Wednesday Author Profile: Ray Bradbury

Wednesday Author Profile: Ray Bradbury

I have to confess that I’ve just begun reading Fahrenheit 451 by Ray Bradbury.  I wanted to have finished this by today, but life distracted me from that quest.

I’ve enjoyed reading  many Bradbury short stories in my life, but probably haven’t read enough of his books. The one book that I do love is  Zen and the Art of Writing, which is one of my favorite books on writing, and I really need to re-read it again.
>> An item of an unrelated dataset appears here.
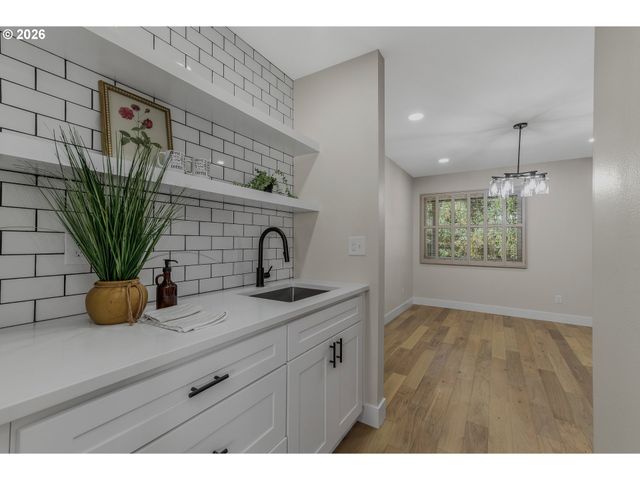 1839 BOCA RATAN Dr, Lake Oswego, OR 97034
Today, I want to actually quote from the Introduction to the version of Fahrenheit 451 that I am still reading.   The Introduction is written by Neil Gaiman and is inspiring in and of itself.  Here’s an excerpt from it, that also sums up the wondrous qualities of Ray Bradbury’s writing:

Ideas — written ideas — are special. They are the way we transmit our stories and our thoughts from one generation to the next. If we lose them, we lose our shared identity. And fiction gives us empathy: it puts us inside the minds of other people, gives us the gift of seeing the world through their eyes.  Fiction is a lie that tells us true things, over and over.
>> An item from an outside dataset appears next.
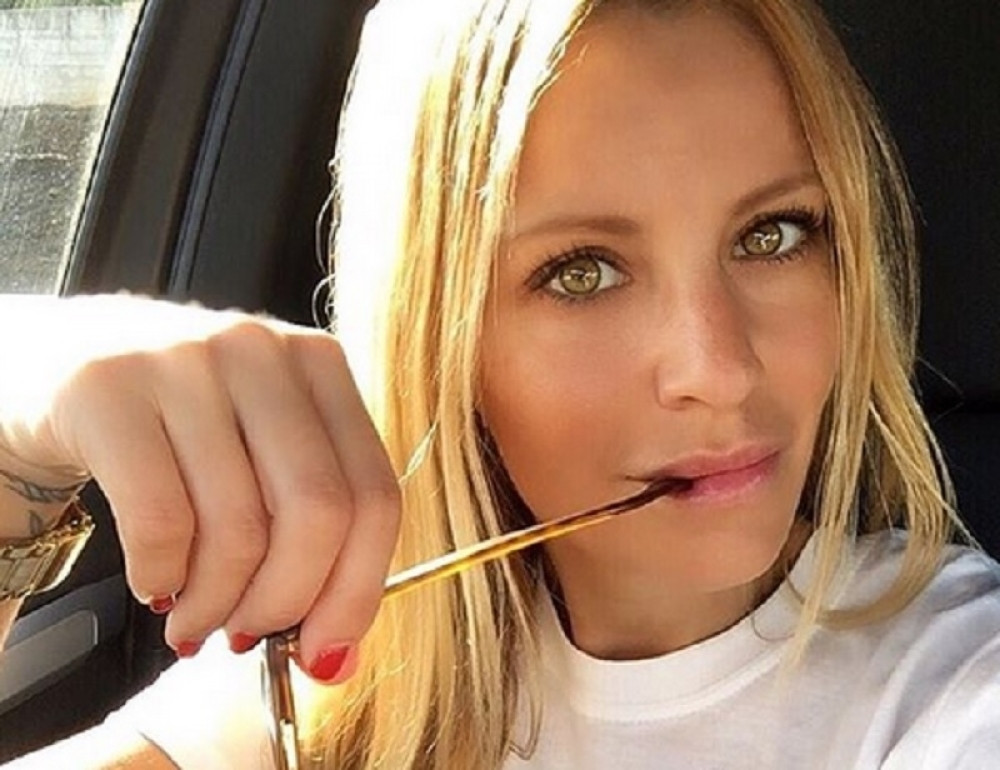 Prelepa žena bivšeg golmana Barselone PRETUKLA devojku! (VIDEO)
I knew Ray Bradbury for the last thirty years of his life, and I was so lucky. He was funny and gentle and always (even at the ed, when he was so old he was blind and wheelchair-bound, even then) enthusiastic. He cared, completely and utterly, about things. He cared about toys and childhood and films. He cared about books. He cared about stories.

This is a book about caring for things. It’s a love letter to books, but I think, just as much, it’s a love letter to people, and a love letter to the world of Waukegan, Illinois, in the 1920’s, the world in which Ray Bradbury had grown up and which he immortalized as Green Town in his book of childhood, Dandelion Wine.

While I am still reading Fahrenheit 451, I am thinking about my considerations for this week about keeping heat in balance.

Ray Bradbury was a man whose heat lit up our world.  His passion for the world he knew and the world he would never know of the future is a gift for those of us who enjoy speculative fiction.

Here is a wonderful video of Bradbury with some great words of wisdom about writing:

Today’s contemplation:

Do you have a favorite Ray Bradbury story or book?

10 thoughts on “Wednesday Author Profile: Ray Bradbury

  1. Lovely nod, Karen! And speaking of heat, my favorite Ray Bradbury story is All Summer in a Day. I’m sure you’ve read it. No spoilers here! T. (I love Neil Gaiman’s line: “Fiction is a lie that tells us true things, over and over.”


    1. Yes, there are so many writers to read, no one can read them all. I’m often impressed with what Gaiman has to say. I saw him speak in a person a few years ago at a local reading, and he’s brilliant and very funny. Thanks for your comments, Isaac!


  2. Wonderful inspiration for a writers Karen. I watched the first bit of the video clip you posted on Ray Bradbury when he was speaking about writing short stories. It struck me that our blogs are modern short story writing practice! Lovely to read your post. Thanks for sharing xx.